Law Student Summer Job Blues
The ABA Journal Weekly Newsletter has a group of stories that pull together to make a very bleak picture of summer jobs this year:
Skadden Arps cuts their summer jobs by more than half here. For the summer of 2010, they plan to hire 100 (down from 225 this summer). And they plan to offer permanent associate jobs to about 95% of their existing summer associates, but to begin those jobs 2011, not in 2010, the year they graduate. That is, they will have a year's deferment.
Lost Year for 2-Ls - Big Law Cuts Summer Hiring in Half. This report is based on the New York Times article that Marie posted recently, and looks at a variety of large firms scaling back summer hiring.

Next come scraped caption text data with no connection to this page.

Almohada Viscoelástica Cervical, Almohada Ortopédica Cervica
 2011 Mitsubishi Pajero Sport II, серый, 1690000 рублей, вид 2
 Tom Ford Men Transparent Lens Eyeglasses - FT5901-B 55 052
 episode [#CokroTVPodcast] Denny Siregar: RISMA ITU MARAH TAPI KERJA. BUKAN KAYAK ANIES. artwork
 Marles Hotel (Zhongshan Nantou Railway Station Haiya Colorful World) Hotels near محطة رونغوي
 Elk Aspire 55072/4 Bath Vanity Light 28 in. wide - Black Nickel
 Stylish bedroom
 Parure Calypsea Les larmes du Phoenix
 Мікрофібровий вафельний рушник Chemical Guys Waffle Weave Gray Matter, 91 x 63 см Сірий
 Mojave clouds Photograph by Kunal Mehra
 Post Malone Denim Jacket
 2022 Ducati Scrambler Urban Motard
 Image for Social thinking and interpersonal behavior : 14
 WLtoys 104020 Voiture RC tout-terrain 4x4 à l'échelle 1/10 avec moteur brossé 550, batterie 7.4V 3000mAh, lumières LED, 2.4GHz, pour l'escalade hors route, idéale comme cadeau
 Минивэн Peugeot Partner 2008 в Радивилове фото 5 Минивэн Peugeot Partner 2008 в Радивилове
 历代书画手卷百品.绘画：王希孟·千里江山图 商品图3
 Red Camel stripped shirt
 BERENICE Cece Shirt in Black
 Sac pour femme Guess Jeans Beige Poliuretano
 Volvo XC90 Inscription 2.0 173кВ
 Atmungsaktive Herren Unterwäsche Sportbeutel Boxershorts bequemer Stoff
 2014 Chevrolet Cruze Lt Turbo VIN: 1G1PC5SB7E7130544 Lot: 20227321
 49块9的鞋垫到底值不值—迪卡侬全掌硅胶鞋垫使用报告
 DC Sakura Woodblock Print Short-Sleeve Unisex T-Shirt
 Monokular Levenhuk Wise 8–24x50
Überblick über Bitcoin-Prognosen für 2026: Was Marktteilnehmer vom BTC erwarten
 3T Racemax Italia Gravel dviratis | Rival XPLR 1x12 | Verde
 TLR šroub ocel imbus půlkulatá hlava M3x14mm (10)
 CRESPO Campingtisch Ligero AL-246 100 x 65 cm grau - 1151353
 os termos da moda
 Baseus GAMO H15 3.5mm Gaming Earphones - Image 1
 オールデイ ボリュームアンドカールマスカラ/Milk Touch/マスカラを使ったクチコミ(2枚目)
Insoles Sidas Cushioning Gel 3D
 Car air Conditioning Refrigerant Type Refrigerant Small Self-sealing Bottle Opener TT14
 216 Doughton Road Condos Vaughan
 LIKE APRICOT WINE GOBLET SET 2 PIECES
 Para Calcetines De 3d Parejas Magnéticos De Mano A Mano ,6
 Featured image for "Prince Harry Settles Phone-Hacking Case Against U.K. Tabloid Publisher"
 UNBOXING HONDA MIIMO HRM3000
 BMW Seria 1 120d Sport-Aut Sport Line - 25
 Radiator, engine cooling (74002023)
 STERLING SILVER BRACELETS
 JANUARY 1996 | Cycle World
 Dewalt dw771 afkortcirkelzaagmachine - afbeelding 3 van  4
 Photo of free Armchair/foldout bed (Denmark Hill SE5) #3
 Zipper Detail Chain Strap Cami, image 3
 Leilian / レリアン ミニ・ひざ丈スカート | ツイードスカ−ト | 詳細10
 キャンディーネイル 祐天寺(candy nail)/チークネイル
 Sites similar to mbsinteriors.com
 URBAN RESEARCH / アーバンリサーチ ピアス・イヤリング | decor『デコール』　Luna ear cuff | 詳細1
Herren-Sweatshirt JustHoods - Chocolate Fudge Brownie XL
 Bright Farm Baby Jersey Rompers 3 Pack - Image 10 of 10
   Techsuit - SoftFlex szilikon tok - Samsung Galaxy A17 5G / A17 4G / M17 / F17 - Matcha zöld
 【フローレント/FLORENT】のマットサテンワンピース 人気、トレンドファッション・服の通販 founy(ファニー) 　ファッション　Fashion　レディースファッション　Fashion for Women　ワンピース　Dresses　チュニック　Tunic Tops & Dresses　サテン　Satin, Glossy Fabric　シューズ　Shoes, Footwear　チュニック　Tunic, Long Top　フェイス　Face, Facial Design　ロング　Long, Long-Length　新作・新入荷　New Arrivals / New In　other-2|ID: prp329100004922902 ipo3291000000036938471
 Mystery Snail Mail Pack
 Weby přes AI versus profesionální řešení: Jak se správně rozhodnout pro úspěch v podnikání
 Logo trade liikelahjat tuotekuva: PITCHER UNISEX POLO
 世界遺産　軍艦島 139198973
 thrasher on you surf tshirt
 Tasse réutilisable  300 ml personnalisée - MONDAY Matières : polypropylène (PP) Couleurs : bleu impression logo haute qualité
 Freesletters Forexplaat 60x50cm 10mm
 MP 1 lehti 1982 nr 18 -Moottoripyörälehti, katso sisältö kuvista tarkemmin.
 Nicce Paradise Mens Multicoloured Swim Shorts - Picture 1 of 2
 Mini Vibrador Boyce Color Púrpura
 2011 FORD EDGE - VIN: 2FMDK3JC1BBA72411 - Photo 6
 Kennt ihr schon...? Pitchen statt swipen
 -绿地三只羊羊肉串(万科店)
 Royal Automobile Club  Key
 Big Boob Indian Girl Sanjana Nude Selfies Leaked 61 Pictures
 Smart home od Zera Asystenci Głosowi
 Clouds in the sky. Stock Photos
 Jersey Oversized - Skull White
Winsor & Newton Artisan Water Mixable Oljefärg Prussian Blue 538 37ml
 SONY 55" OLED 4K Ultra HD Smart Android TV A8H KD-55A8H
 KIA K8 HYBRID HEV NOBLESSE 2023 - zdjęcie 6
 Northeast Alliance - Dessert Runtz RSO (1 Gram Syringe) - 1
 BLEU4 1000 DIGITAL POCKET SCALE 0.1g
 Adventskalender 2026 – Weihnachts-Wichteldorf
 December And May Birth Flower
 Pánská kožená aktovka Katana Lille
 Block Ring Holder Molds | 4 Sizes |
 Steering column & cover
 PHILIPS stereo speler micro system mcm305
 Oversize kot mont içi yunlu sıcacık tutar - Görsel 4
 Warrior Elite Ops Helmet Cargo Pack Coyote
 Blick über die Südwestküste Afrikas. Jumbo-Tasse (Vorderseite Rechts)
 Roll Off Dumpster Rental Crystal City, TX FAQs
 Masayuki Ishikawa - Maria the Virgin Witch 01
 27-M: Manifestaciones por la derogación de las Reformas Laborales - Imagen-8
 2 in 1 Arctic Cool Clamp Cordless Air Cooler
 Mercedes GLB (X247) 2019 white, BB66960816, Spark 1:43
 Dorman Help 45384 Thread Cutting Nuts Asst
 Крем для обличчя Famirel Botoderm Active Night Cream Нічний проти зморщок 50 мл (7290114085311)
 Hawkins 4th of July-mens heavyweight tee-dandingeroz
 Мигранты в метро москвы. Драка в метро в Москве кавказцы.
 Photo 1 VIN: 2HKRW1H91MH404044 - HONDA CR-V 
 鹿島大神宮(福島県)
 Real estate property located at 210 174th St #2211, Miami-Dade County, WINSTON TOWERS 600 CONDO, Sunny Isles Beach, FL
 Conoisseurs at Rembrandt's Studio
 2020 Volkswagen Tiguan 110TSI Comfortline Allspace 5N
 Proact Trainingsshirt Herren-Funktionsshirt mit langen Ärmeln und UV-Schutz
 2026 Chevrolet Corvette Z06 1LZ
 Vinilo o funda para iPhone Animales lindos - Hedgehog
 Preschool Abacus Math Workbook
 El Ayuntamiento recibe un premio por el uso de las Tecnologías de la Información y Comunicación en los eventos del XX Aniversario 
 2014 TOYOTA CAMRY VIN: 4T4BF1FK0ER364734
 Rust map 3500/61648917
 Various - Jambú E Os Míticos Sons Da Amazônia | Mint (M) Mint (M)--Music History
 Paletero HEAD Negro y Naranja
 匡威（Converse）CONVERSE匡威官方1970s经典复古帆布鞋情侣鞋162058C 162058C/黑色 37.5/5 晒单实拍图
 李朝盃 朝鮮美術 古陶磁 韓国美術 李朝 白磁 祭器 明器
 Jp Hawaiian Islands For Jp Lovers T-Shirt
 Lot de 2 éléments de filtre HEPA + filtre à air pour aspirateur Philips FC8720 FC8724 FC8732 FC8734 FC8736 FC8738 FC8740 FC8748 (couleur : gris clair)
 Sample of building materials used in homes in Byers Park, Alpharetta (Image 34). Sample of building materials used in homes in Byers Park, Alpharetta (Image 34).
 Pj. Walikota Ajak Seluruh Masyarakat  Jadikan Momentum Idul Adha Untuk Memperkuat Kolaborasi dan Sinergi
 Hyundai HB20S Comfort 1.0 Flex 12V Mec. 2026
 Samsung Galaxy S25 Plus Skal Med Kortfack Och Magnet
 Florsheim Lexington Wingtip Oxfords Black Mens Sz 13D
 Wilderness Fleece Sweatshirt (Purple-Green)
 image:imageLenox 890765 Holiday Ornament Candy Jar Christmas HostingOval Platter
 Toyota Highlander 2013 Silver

They also report on firms canceling or reducing interviewing at elite schools. The result is students who would be working in the big law firms scrambling into jobs at mid-size and smaller firms, government and public interest jobs. The dark cloud of debt is looming over students as they think about summer employment.
A recommendation from Northwestern University assistant dean William Chamberlain that students receiving a summer job offer accept it immediately. The brief article has a link to the National Law Journal column written by Chamberlain so you can read it in full.
A really depressing article about four Ohio firms that cut their summer associate programs in favor of the option of hiring experienced, laid-off attorneys. They didn't want to give the students false hopes when the firm isn't likely to ask them to stay. At least, they're taking the students' feelings into account. I think.